RECORD EXCERPTS Block Start

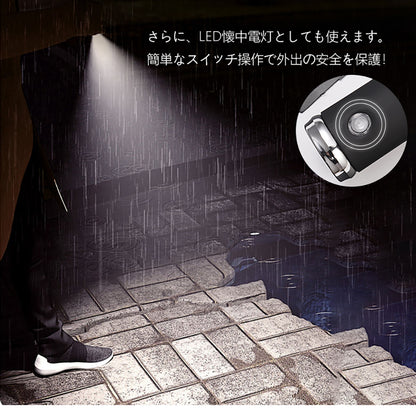晴雨兼用 折り畳み傘 10本骨 & 逆折り式 LEDライト 反射テープ 自動開閉 コンパクトサイズ 耐風 超撥水 梅雨対策 台風対応 日傘 UVカット 収納付き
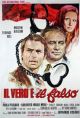 The Hassled Hooker (1972) DVD-R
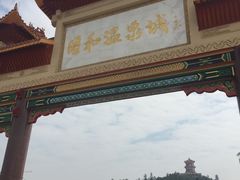 -颐和澜悦欢乐水世界(原颐和温泉城)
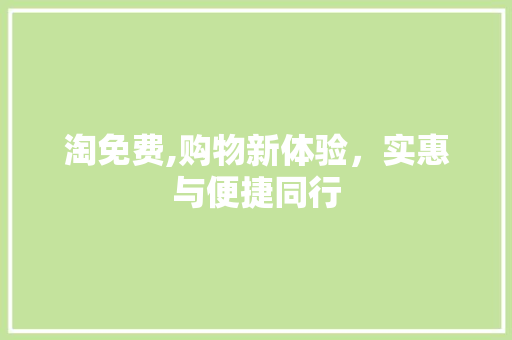 淘免费,购物新体验，实惠与便捷同行 电脑配置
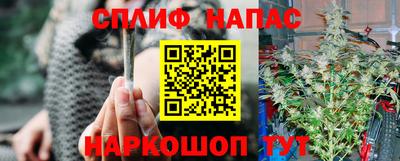 первитин Заводоуковск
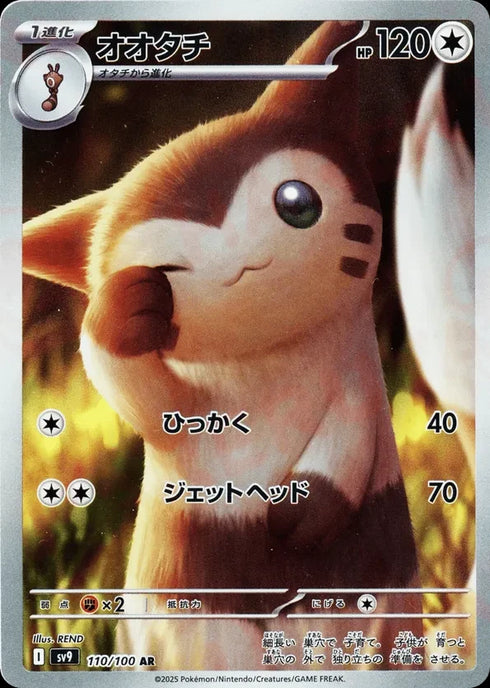 Furret (sv9 110)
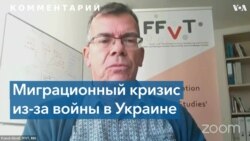 Украина: важным фактором для возвращения людей будет восстановление разрушенных жилых домов 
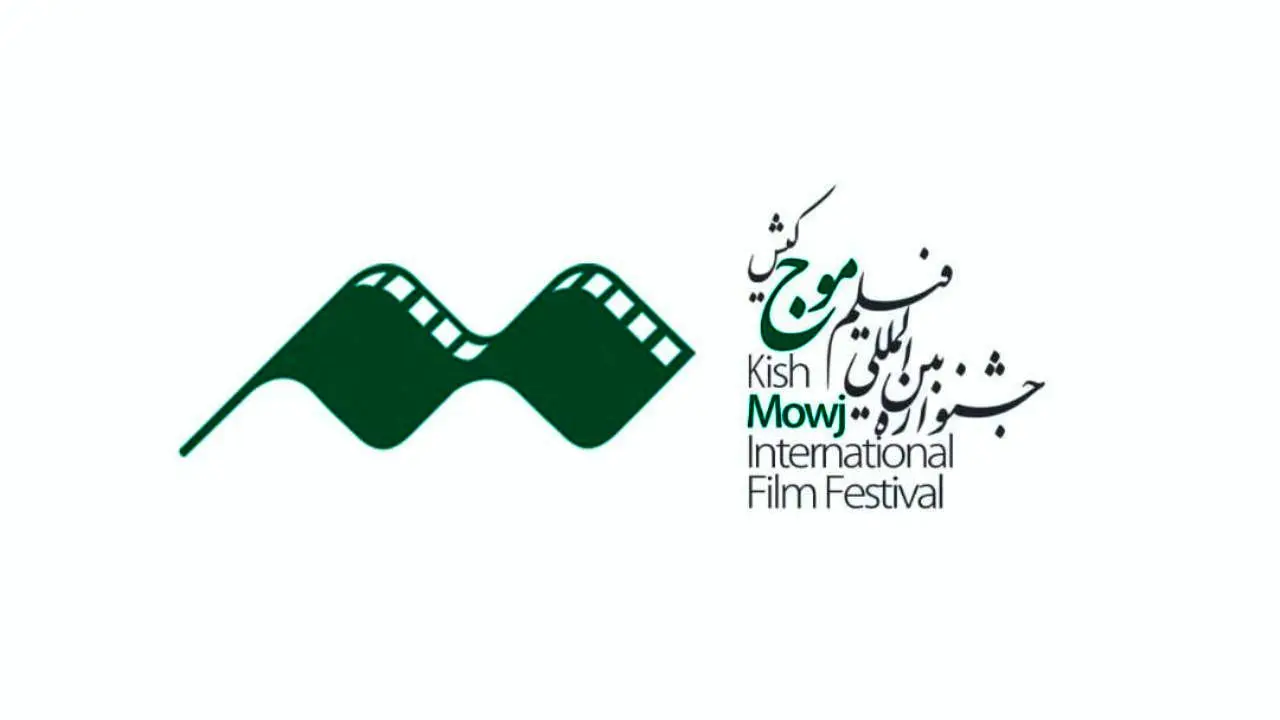 برگزیدگان چهارمین جشنواره فیلم «موج» معرفی شدند/ امتیاز ویژه جشنواره سلیمانیه عراق برای فیلم برتر «موج»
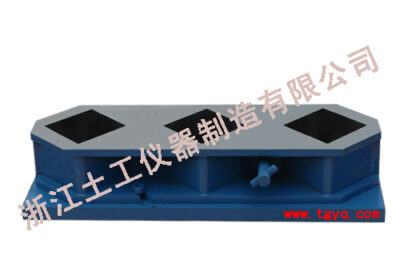 calibration  mould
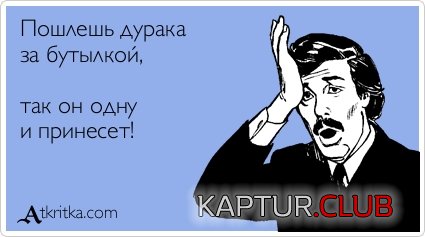 9b0703415c14d8ad018985b8c4b.jpg | Рено Каптур Клуб Россия | Форум KAPTUR.SU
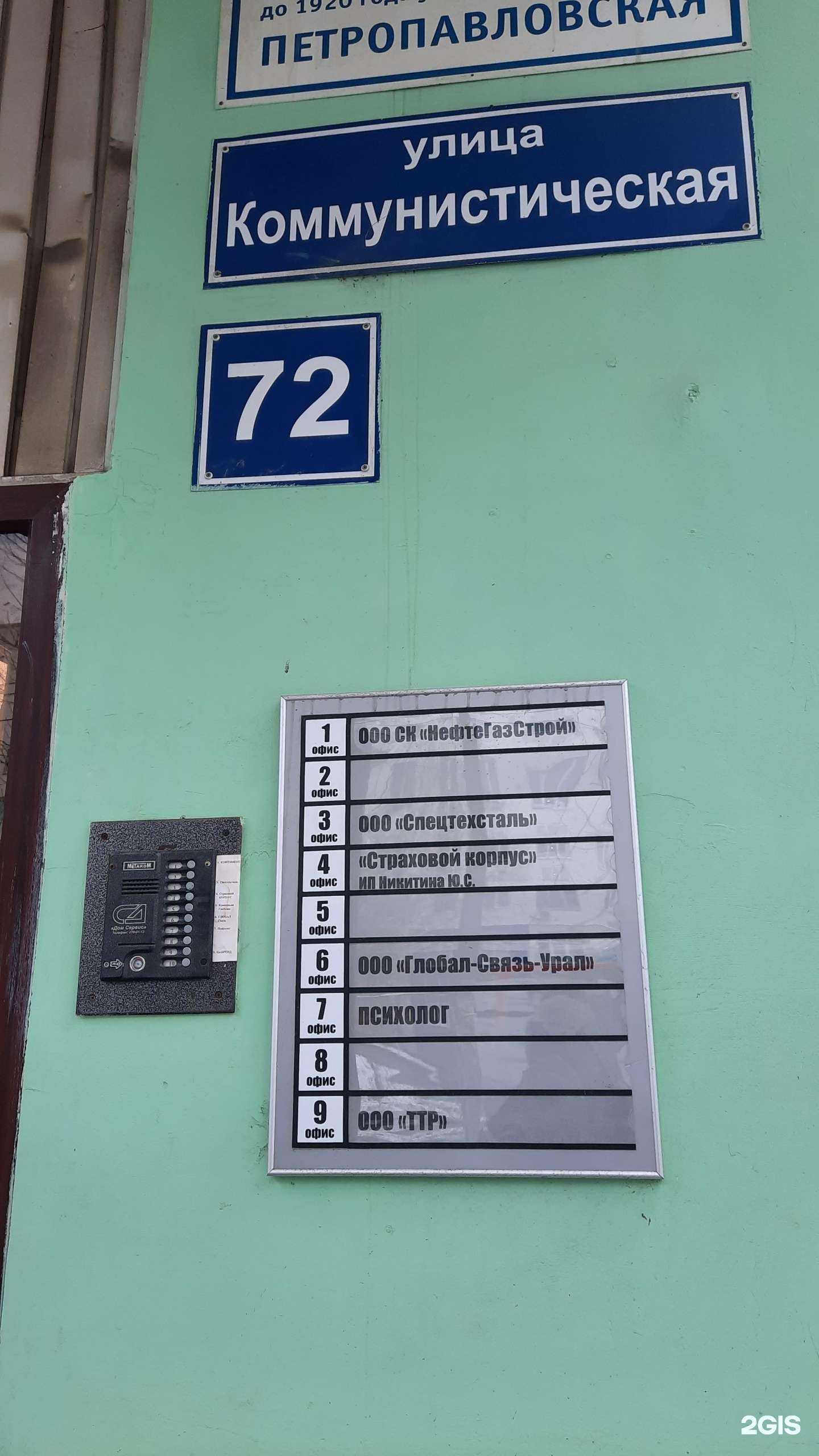 Отзывы на компанию Спецтехсталь в г. Пермь c фото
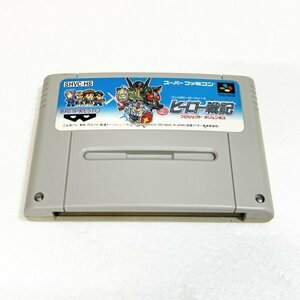 ヒーロー戦記　♪動作確認済♪５本まで同梱可♪　SFC　スーパーファミコン　③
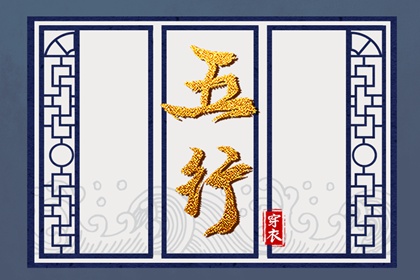 老黄历,黄历查询,老黄历每日宜忌查询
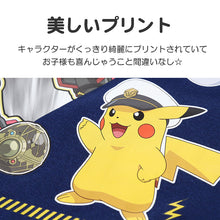 画像をギャラリービューアに読み込む, ポケモン パジャマ キッズ 長袖 男の子 上下セット 110cm～140cm (子供 子ども 秋 秋冬 冬用 子供服 長ズボン 110 120 130 140 保温性)

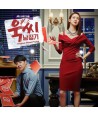 ugssinamjeong-gi-OST-JTBC-geumtodeulama-L100005205-8804775070846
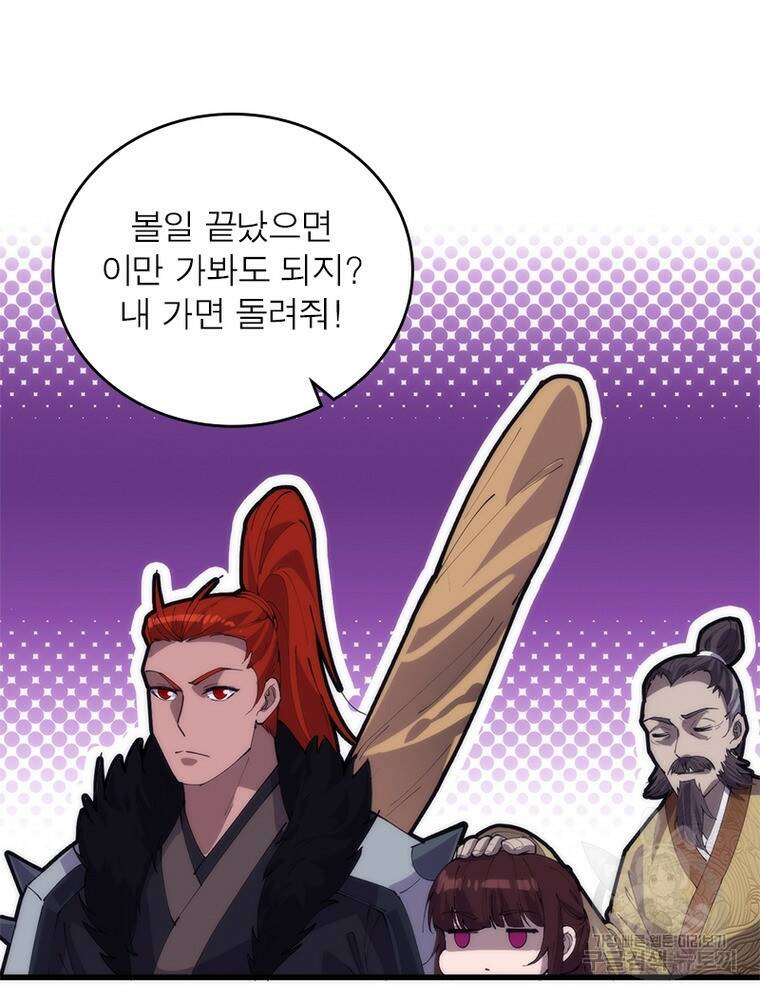 퀘스트 지상 최고의 산적 167화 66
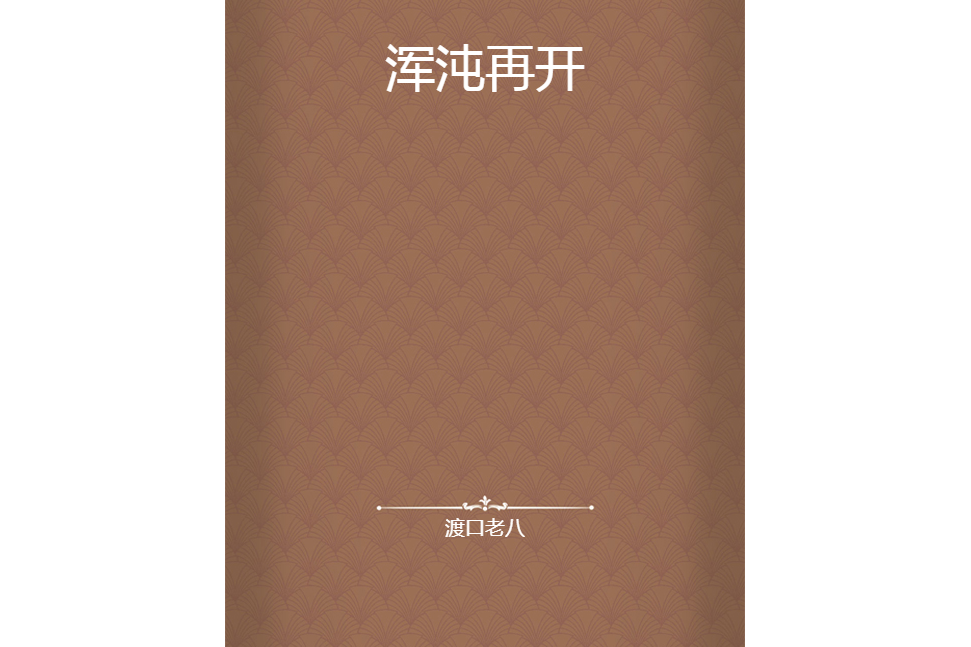 渾沌再開 渾沌再開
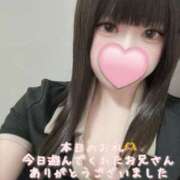 ヒメ日記 2025/07/26 00:50 投稿 はなみ 逆電車ごっこ ～GLAMOROUS TRAIN～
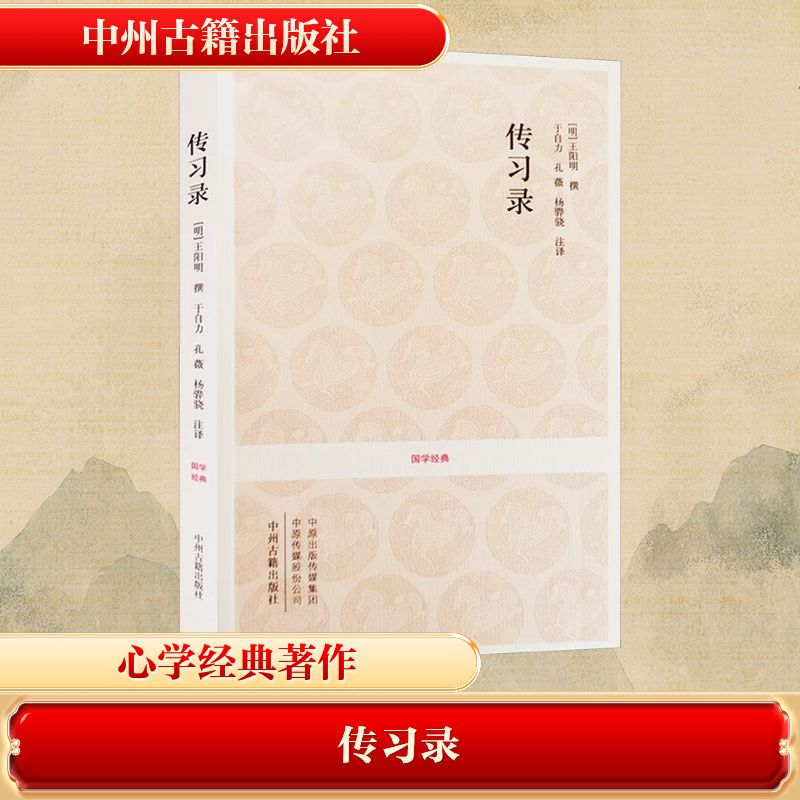 【M】传习录-9787534828379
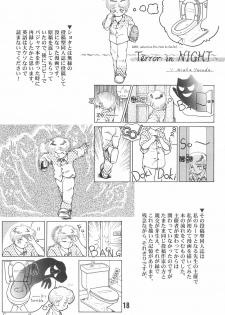 (Shotaket 16) [Hiaibokushugisha (Aratamarazu, Aratamaru)] 20 Seikimatsu Shotabanashi-Shuu - page 20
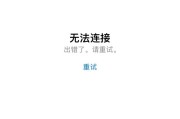 关于学习通系统闪退的信息
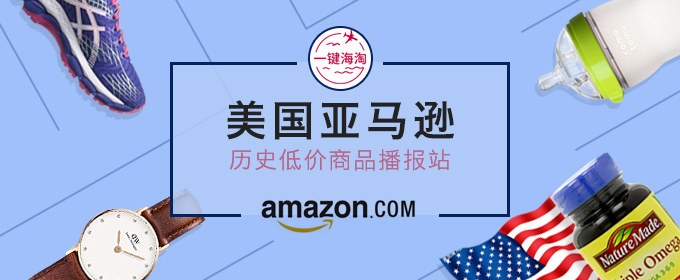 Amazon.com 美国亚马逊 历史低价商品播报站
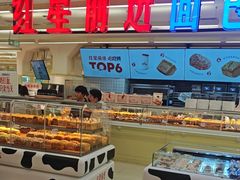 -红星前进面包牛奶公司(君太店)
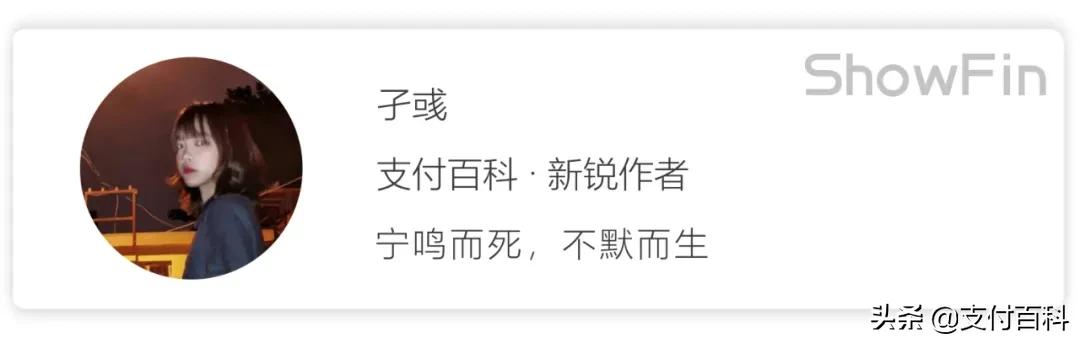 支付宝刷脸支付提示诈骗怎么解决,刷脸支付招商骗局大曝光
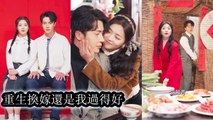 After rebirth, she gave her fiancé to her stepsister and married the village's stingiest man - Chinese Engsub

RECORD EXCERPTS Block End

• **WORK INSTRUCTIONS**
Return verbatim every line from the one holding "ヒメ日記 2025/07/26 00:50" to the end of the records above. Do not copy the pictures.

• **EXERCISE RESPONSE**
 ヒメ日記 2025/07/26 00:50 投稿 はなみ 逆電車ごっこ ～GLAMOROUS TRAIN～
 【M】传习录-9787534828379
 (Shotaket 16) [Hiaibokushugisha (Aratamarazu, Aratamaru)] 20 Seikimatsu Shotabanashi-Shuu - page 20
 关于学习通系统闪退的信息
 Amazon.com 美国亚马逊 历史低价商品播报站
 -红星前进面包牛奶公司(君太店)
 支付宝刷脸支付提示诈骗怎么解决,刷脸支付招商骗局大曝光
 After rebirth, she gave her fiancé to her stepsister and married the village's stingiest man - Chinese Engsub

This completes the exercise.